Tass · June 9, 2021, 3:23am

I just checked, I actually had “enable wildcards in formulas” checked, which seems to be the default, because I surely never changed these settings, not understanding their consequences

Tass · June 9, 2021, 4:20am

“Also: Try to work without tricks. Counting should be done by counting (1 by 1), not by adding fractions.”

How can I do this?

eeigor · June 9, 2021, 5:44am

I gave all the options above.
Including speed. Thus, I answered a question that was not asked, but “was in the air”

Tass · June 9, 2021, 6:13am

Actually, the Frequency/Match approach is pretty good as it doesn’t come up with decimals but integers. It came up with a different result (1 item less) on a list of 66,000 entries. I use this now. In terms of speed, I notice no difference though, I can go and make coffee in both cases before the process is finished.

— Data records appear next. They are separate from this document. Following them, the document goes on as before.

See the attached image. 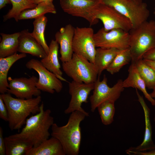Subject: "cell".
<instances>
[{
    "label": "cell",
    "mask_w": 155,
    "mask_h": 155,
    "mask_svg": "<svg viewBox=\"0 0 155 155\" xmlns=\"http://www.w3.org/2000/svg\"><path fill=\"white\" fill-rule=\"evenodd\" d=\"M152 92L150 94L151 96L153 98H155V86L153 89Z\"/></svg>",
    "instance_id": "74e56055"
},
{
    "label": "cell",
    "mask_w": 155,
    "mask_h": 155,
    "mask_svg": "<svg viewBox=\"0 0 155 155\" xmlns=\"http://www.w3.org/2000/svg\"><path fill=\"white\" fill-rule=\"evenodd\" d=\"M12 5V8L8 12L3 16V21L13 18L16 21L19 20L20 13L24 10L28 9H32L37 5L31 0H10Z\"/></svg>",
    "instance_id": "484cf974"
},
{
    "label": "cell",
    "mask_w": 155,
    "mask_h": 155,
    "mask_svg": "<svg viewBox=\"0 0 155 155\" xmlns=\"http://www.w3.org/2000/svg\"><path fill=\"white\" fill-rule=\"evenodd\" d=\"M154 122H155V112L154 117Z\"/></svg>",
    "instance_id": "ab89813d"
},
{
    "label": "cell",
    "mask_w": 155,
    "mask_h": 155,
    "mask_svg": "<svg viewBox=\"0 0 155 155\" xmlns=\"http://www.w3.org/2000/svg\"><path fill=\"white\" fill-rule=\"evenodd\" d=\"M50 109L44 110L43 102L40 104V111L26 120L25 126L21 131L10 135L19 139L36 147L49 138V129L54 123Z\"/></svg>",
    "instance_id": "6da1fadb"
},
{
    "label": "cell",
    "mask_w": 155,
    "mask_h": 155,
    "mask_svg": "<svg viewBox=\"0 0 155 155\" xmlns=\"http://www.w3.org/2000/svg\"><path fill=\"white\" fill-rule=\"evenodd\" d=\"M138 101L141 105L144 113L145 124V131L143 140L136 147H131L126 151V153L131 155L138 151L147 150L155 146L152 139V128L150 119V109L145 103L143 96H141L136 89Z\"/></svg>",
    "instance_id": "2e32d148"
},
{
    "label": "cell",
    "mask_w": 155,
    "mask_h": 155,
    "mask_svg": "<svg viewBox=\"0 0 155 155\" xmlns=\"http://www.w3.org/2000/svg\"><path fill=\"white\" fill-rule=\"evenodd\" d=\"M134 0L139 3H142L143 2V0Z\"/></svg>",
    "instance_id": "f35d334b"
},
{
    "label": "cell",
    "mask_w": 155,
    "mask_h": 155,
    "mask_svg": "<svg viewBox=\"0 0 155 155\" xmlns=\"http://www.w3.org/2000/svg\"><path fill=\"white\" fill-rule=\"evenodd\" d=\"M115 102L113 100H107L100 103L97 107L102 122L104 125H110L113 121L115 111Z\"/></svg>",
    "instance_id": "f546056e"
},
{
    "label": "cell",
    "mask_w": 155,
    "mask_h": 155,
    "mask_svg": "<svg viewBox=\"0 0 155 155\" xmlns=\"http://www.w3.org/2000/svg\"><path fill=\"white\" fill-rule=\"evenodd\" d=\"M119 51L115 48L96 49L94 64L98 69V77L110 65Z\"/></svg>",
    "instance_id": "7402d4cb"
},
{
    "label": "cell",
    "mask_w": 155,
    "mask_h": 155,
    "mask_svg": "<svg viewBox=\"0 0 155 155\" xmlns=\"http://www.w3.org/2000/svg\"><path fill=\"white\" fill-rule=\"evenodd\" d=\"M99 0H60V6L65 12L73 16L83 18L90 25L96 24L98 20L92 10Z\"/></svg>",
    "instance_id": "7c38bea8"
},
{
    "label": "cell",
    "mask_w": 155,
    "mask_h": 155,
    "mask_svg": "<svg viewBox=\"0 0 155 155\" xmlns=\"http://www.w3.org/2000/svg\"><path fill=\"white\" fill-rule=\"evenodd\" d=\"M145 62L155 71V60L143 59Z\"/></svg>",
    "instance_id": "e575fe53"
},
{
    "label": "cell",
    "mask_w": 155,
    "mask_h": 155,
    "mask_svg": "<svg viewBox=\"0 0 155 155\" xmlns=\"http://www.w3.org/2000/svg\"><path fill=\"white\" fill-rule=\"evenodd\" d=\"M69 83V93L71 98L69 106L64 111V113L68 114L78 111L84 114L86 117L89 116V113L86 112L81 106L83 103L87 102L88 96L94 89V83L86 84L73 80Z\"/></svg>",
    "instance_id": "5bb4252c"
},
{
    "label": "cell",
    "mask_w": 155,
    "mask_h": 155,
    "mask_svg": "<svg viewBox=\"0 0 155 155\" xmlns=\"http://www.w3.org/2000/svg\"><path fill=\"white\" fill-rule=\"evenodd\" d=\"M11 3L10 0H0V9H1L8 4Z\"/></svg>",
    "instance_id": "d590c367"
},
{
    "label": "cell",
    "mask_w": 155,
    "mask_h": 155,
    "mask_svg": "<svg viewBox=\"0 0 155 155\" xmlns=\"http://www.w3.org/2000/svg\"><path fill=\"white\" fill-rule=\"evenodd\" d=\"M34 3L36 4H38V3L42 2L48 1L50 2H53V0H31Z\"/></svg>",
    "instance_id": "8d00e7d4"
},
{
    "label": "cell",
    "mask_w": 155,
    "mask_h": 155,
    "mask_svg": "<svg viewBox=\"0 0 155 155\" xmlns=\"http://www.w3.org/2000/svg\"><path fill=\"white\" fill-rule=\"evenodd\" d=\"M154 13H155V7H154Z\"/></svg>",
    "instance_id": "60d3db41"
},
{
    "label": "cell",
    "mask_w": 155,
    "mask_h": 155,
    "mask_svg": "<svg viewBox=\"0 0 155 155\" xmlns=\"http://www.w3.org/2000/svg\"><path fill=\"white\" fill-rule=\"evenodd\" d=\"M4 140L6 155H26L33 146L29 143L10 136Z\"/></svg>",
    "instance_id": "d4e9b609"
},
{
    "label": "cell",
    "mask_w": 155,
    "mask_h": 155,
    "mask_svg": "<svg viewBox=\"0 0 155 155\" xmlns=\"http://www.w3.org/2000/svg\"><path fill=\"white\" fill-rule=\"evenodd\" d=\"M0 118L4 121L8 122V116L7 110L5 104L0 95Z\"/></svg>",
    "instance_id": "4dcf8cb0"
},
{
    "label": "cell",
    "mask_w": 155,
    "mask_h": 155,
    "mask_svg": "<svg viewBox=\"0 0 155 155\" xmlns=\"http://www.w3.org/2000/svg\"><path fill=\"white\" fill-rule=\"evenodd\" d=\"M128 71L127 77L123 82V87H132L139 90L152 104L155 106V100L147 92L145 83L139 74L134 63L131 62Z\"/></svg>",
    "instance_id": "ac0fdd59"
},
{
    "label": "cell",
    "mask_w": 155,
    "mask_h": 155,
    "mask_svg": "<svg viewBox=\"0 0 155 155\" xmlns=\"http://www.w3.org/2000/svg\"><path fill=\"white\" fill-rule=\"evenodd\" d=\"M86 117L84 113L75 111L71 113L65 125L59 126L54 123L51 126V135L60 141L65 155L79 154L81 140L80 125Z\"/></svg>",
    "instance_id": "7a4b0ae2"
},
{
    "label": "cell",
    "mask_w": 155,
    "mask_h": 155,
    "mask_svg": "<svg viewBox=\"0 0 155 155\" xmlns=\"http://www.w3.org/2000/svg\"><path fill=\"white\" fill-rule=\"evenodd\" d=\"M20 32L18 52L29 54L41 59L46 56L47 54L43 48L28 30Z\"/></svg>",
    "instance_id": "e0dca14e"
},
{
    "label": "cell",
    "mask_w": 155,
    "mask_h": 155,
    "mask_svg": "<svg viewBox=\"0 0 155 155\" xmlns=\"http://www.w3.org/2000/svg\"><path fill=\"white\" fill-rule=\"evenodd\" d=\"M123 82L122 80H119L113 87H110L108 85L107 79L105 75L101 81L98 77L94 82L93 94L90 98L91 111L94 112L98 105L104 101H116L124 90Z\"/></svg>",
    "instance_id": "ba28073f"
},
{
    "label": "cell",
    "mask_w": 155,
    "mask_h": 155,
    "mask_svg": "<svg viewBox=\"0 0 155 155\" xmlns=\"http://www.w3.org/2000/svg\"><path fill=\"white\" fill-rule=\"evenodd\" d=\"M48 20L44 15L35 19L33 22L34 29L31 33L33 37L42 46L47 55L49 47L46 41L44 35Z\"/></svg>",
    "instance_id": "4316f807"
},
{
    "label": "cell",
    "mask_w": 155,
    "mask_h": 155,
    "mask_svg": "<svg viewBox=\"0 0 155 155\" xmlns=\"http://www.w3.org/2000/svg\"><path fill=\"white\" fill-rule=\"evenodd\" d=\"M38 79L32 75L29 78H8L9 86L7 93L12 94L17 98L29 99L33 96H40L41 90L36 86Z\"/></svg>",
    "instance_id": "4fadbf2b"
},
{
    "label": "cell",
    "mask_w": 155,
    "mask_h": 155,
    "mask_svg": "<svg viewBox=\"0 0 155 155\" xmlns=\"http://www.w3.org/2000/svg\"><path fill=\"white\" fill-rule=\"evenodd\" d=\"M132 155H155V146L147 150L135 152Z\"/></svg>",
    "instance_id": "d6a6232c"
},
{
    "label": "cell",
    "mask_w": 155,
    "mask_h": 155,
    "mask_svg": "<svg viewBox=\"0 0 155 155\" xmlns=\"http://www.w3.org/2000/svg\"><path fill=\"white\" fill-rule=\"evenodd\" d=\"M94 39L96 47L98 48L121 50L129 47V32L120 29L106 31L102 28L94 33Z\"/></svg>",
    "instance_id": "30bf717a"
},
{
    "label": "cell",
    "mask_w": 155,
    "mask_h": 155,
    "mask_svg": "<svg viewBox=\"0 0 155 155\" xmlns=\"http://www.w3.org/2000/svg\"><path fill=\"white\" fill-rule=\"evenodd\" d=\"M0 95L7 110L8 122L11 130L19 131L30 115L36 114L40 111L42 100L40 96L31 99H24L14 98L7 93Z\"/></svg>",
    "instance_id": "3957f363"
},
{
    "label": "cell",
    "mask_w": 155,
    "mask_h": 155,
    "mask_svg": "<svg viewBox=\"0 0 155 155\" xmlns=\"http://www.w3.org/2000/svg\"><path fill=\"white\" fill-rule=\"evenodd\" d=\"M94 34V30L91 27L75 28L72 48L73 53L83 56L94 64L96 47Z\"/></svg>",
    "instance_id": "9c48e42d"
},
{
    "label": "cell",
    "mask_w": 155,
    "mask_h": 155,
    "mask_svg": "<svg viewBox=\"0 0 155 155\" xmlns=\"http://www.w3.org/2000/svg\"><path fill=\"white\" fill-rule=\"evenodd\" d=\"M143 59L155 60V48L148 51L144 55Z\"/></svg>",
    "instance_id": "836d02e7"
},
{
    "label": "cell",
    "mask_w": 155,
    "mask_h": 155,
    "mask_svg": "<svg viewBox=\"0 0 155 155\" xmlns=\"http://www.w3.org/2000/svg\"><path fill=\"white\" fill-rule=\"evenodd\" d=\"M25 53H17L11 56L0 58V93L1 94L7 93L9 86L7 74L12 65L18 60L25 57Z\"/></svg>",
    "instance_id": "44dd1931"
},
{
    "label": "cell",
    "mask_w": 155,
    "mask_h": 155,
    "mask_svg": "<svg viewBox=\"0 0 155 155\" xmlns=\"http://www.w3.org/2000/svg\"><path fill=\"white\" fill-rule=\"evenodd\" d=\"M26 66L29 69L34 70L38 74L39 78L36 86L40 90L51 94L61 91L63 86L61 80L46 69L40 61L31 59L26 63Z\"/></svg>",
    "instance_id": "8fae6325"
},
{
    "label": "cell",
    "mask_w": 155,
    "mask_h": 155,
    "mask_svg": "<svg viewBox=\"0 0 155 155\" xmlns=\"http://www.w3.org/2000/svg\"><path fill=\"white\" fill-rule=\"evenodd\" d=\"M49 51L46 56L41 59L40 61L48 70L55 74L61 80L67 82L63 78V72L58 58L59 44L55 40H52L49 46Z\"/></svg>",
    "instance_id": "d6986e66"
},
{
    "label": "cell",
    "mask_w": 155,
    "mask_h": 155,
    "mask_svg": "<svg viewBox=\"0 0 155 155\" xmlns=\"http://www.w3.org/2000/svg\"><path fill=\"white\" fill-rule=\"evenodd\" d=\"M131 61L129 48L119 50L106 70L111 74H113L118 72L124 66Z\"/></svg>",
    "instance_id": "f1b7e54d"
},
{
    "label": "cell",
    "mask_w": 155,
    "mask_h": 155,
    "mask_svg": "<svg viewBox=\"0 0 155 155\" xmlns=\"http://www.w3.org/2000/svg\"><path fill=\"white\" fill-rule=\"evenodd\" d=\"M62 145L56 138L52 136L36 147H33L26 155H65Z\"/></svg>",
    "instance_id": "ffe728a7"
},
{
    "label": "cell",
    "mask_w": 155,
    "mask_h": 155,
    "mask_svg": "<svg viewBox=\"0 0 155 155\" xmlns=\"http://www.w3.org/2000/svg\"><path fill=\"white\" fill-rule=\"evenodd\" d=\"M3 135V130L2 127H0V155H6L4 138Z\"/></svg>",
    "instance_id": "1f68e13d"
},
{
    "label": "cell",
    "mask_w": 155,
    "mask_h": 155,
    "mask_svg": "<svg viewBox=\"0 0 155 155\" xmlns=\"http://www.w3.org/2000/svg\"><path fill=\"white\" fill-rule=\"evenodd\" d=\"M134 63L139 74L145 83L146 87L153 89L155 86V71L147 65L143 59Z\"/></svg>",
    "instance_id": "83f0119b"
},
{
    "label": "cell",
    "mask_w": 155,
    "mask_h": 155,
    "mask_svg": "<svg viewBox=\"0 0 155 155\" xmlns=\"http://www.w3.org/2000/svg\"><path fill=\"white\" fill-rule=\"evenodd\" d=\"M62 67L65 73L76 82L94 83L98 76V69L94 63L74 53L70 60L62 62Z\"/></svg>",
    "instance_id": "5b68a950"
},
{
    "label": "cell",
    "mask_w": 155,
    "mask_h": 155,
    "mask_svg": "<svg viewBox=\"0 0 155 155\" xmlns=\"http://www.w3.org/2000/svg\"><path fill=\"white\" fill-rule=\"evenodd\" d=\"M100 2L114 8L130 21L132 28L147 20L150 11L147 4L134 0H99Z\"/></svg>",
    "instance_id": "8992f818"
},
{
    "label": "cell",
    "mask_w": 155,
    "mask_h": 155,
    "mask_svg": "<svg viewBox=\"0 0 155 155\" xmlns=\"http://www.w3.org/2000/svg\"><path fill=\"white\" fill-rule=\"evenodd\" d=\"M131 62L143 59L144 54L155 48V21H146L129 32Z\"/></svg>",
    "instance_id": "277c9868"
},
{
    "label": "cell",
    "mask_w": 155,
    "mask_h": 155,
    "mask_svg": "<svg viewBox=\"0 0 155 155\" xmlns=\"http://www.w3.org/2000/svg\"><path fill=\"white\" fill-rule=\"evenodd\" d=\"M56 10L52 2L44 1L37 4L34 8L25 9L20 14L19 20L38 18L46 13L55 14Z\"/></svg>",
    "instance_id": "cb8c5ba5"
},
{
    "label": "cell",
    "mask_w": 155,
    "mask_h": 155,
    "mask_svg": "<svg viewBox=\"0 0 155 155\" xmlns=\"http://www.w3.org/2000/svg\"><path fill=\"white\" fill-rule=\"evenodd\" d=\"M20 32L11 34L1 33L2 40L0 43V58L12 55L18 52Z\"/></svg>",
    "instance_id": "603a6c76"
},
{
    "label": "cell",
    "mask_w": 155,
    "mask_h": 155,
    "mask_svg": "<svg viewBox=\"0 0 155 155\" xmlns=\"http://www.w3.org/2000/svg\"><path fill=\"white\" fill-rule=\"evenodd\" d=\"M94 17L102 22L103 28L106 31L120 29L129 32L132 28L129 20L113 7L99 2L93 8Z\"/></svg>",
    "instance_id": "52a82bcc"
},
{
    "label": "cell",
    "mask_w": 155,
    "mask_h": 155,
    "mask_svg": "<svg viewBox=\"0 0 155 155\" xmlns=\"http://www.w3.org/2000/svg\"><path fill=\"white\" fill-rule=\"evenodd\" d=\"M74 30L75 28L71 25L68 24L61 28L55 34V40L60 46L59 59L62 62L68 61L72 57Z\"/></svg>",
    "instance_id": "9a60e30c"
}]
</instances>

Lupp · June 9, 2021, 11:11am

Be cautious:
The working of MATCH() also basically depends on the setting concerning “Wildcards” or “Regular expressions” or “Neither nor” (radio biuttons).
All the solutions suggested by @eeigor use a function of that famiily.
If somebody worries about the question if a result of any “countdistinct” formula is correct, it’s necesary to use the standard filter without any criterion, but wit No duplicates enabled under the options. There also is an option to output the filtered result elsewhere (given by the top-left cell of a range assured to be empty in advance - otherwise overwriting will occur). The results there are all unique now, and can simply be counted using COUNTA().
For specifically interesd users I will append to my answer a user Function based on ideas probably looking strange, but providing te fastest solution I can offer.